(October 2000 to March 2003)
With the goal of establishing a Caribbean Tsunami Warning System for Puerto Rico, local (Dr. Victor Huerfano) and regional (Dr. Carlos Mendoza) seismic wave form analysis algorithms were adapted to the Caribbean region. At-risk regions need real-time determination of earthquake source information to assess the nature of the hazard in order to optimize emergency response. In 1998 FEMA and the University of Puerto Rico funded a project to upgrade the instrumentation of the Puerto Rico Seismic Network (PRSN) of the Department of Geology of the University of Puerto Rico at Mayaguez. As part of this project, 9 digital telemetered broad-band stations were installed on the main island of Puerto Rico and offshore islands. The digital waveforms are recorded and saved at the facilities of the PRSN. Also, since 1998 the PRSN operates the data center for the Middle-America Seismograph Consortium (MIDAS). A protocol has been established for participating seismic networks of the Caribbean, Central America, South America, and North America, to submit in near real time data on significant events in the Greater Caribbean region. Currently available methodologies for the routine computation of earthquake source parameters were modified and adopted for use in the Caribbean region based on regionally and locally-recorded seismic waveforms.

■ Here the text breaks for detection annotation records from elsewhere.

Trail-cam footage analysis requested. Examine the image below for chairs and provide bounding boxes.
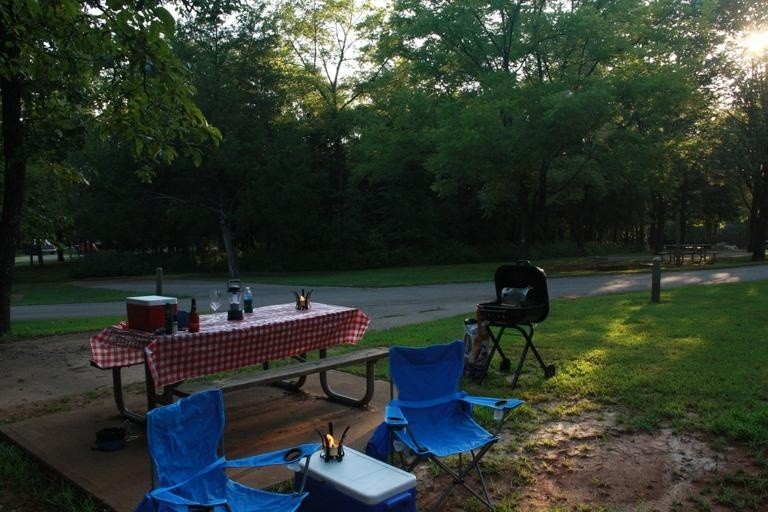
[144,383,322,511]
[362,340,524,510]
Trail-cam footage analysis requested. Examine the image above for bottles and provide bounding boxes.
[493,409,504,421]
[244,287,253,312]
[188,295,199,332]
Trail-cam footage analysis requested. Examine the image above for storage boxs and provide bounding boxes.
[126,295,177,333]
[285,444,419,512]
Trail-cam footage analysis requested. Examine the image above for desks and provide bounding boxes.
[109,299,376,427]
[662,244,715,266]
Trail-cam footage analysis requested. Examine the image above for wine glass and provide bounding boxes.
[207,288,222,322]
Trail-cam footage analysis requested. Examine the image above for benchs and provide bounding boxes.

An analysis of digital broadband waveforms from the Puerto Rico Seismic Network (PRSN) – for local analysis – and the Incorporated Research Institutions for Seismology (IRIS) Digital Management Information Center – for regional analysis - is carried out to provide earthquake-faulting information in near-realtime. If possible, PRSN data will be supplemented with realtime broadband waveforms recorded by Global Seismograph Network (GSN) stations in the Caribbean and data submitted to the MIDAS Data Center.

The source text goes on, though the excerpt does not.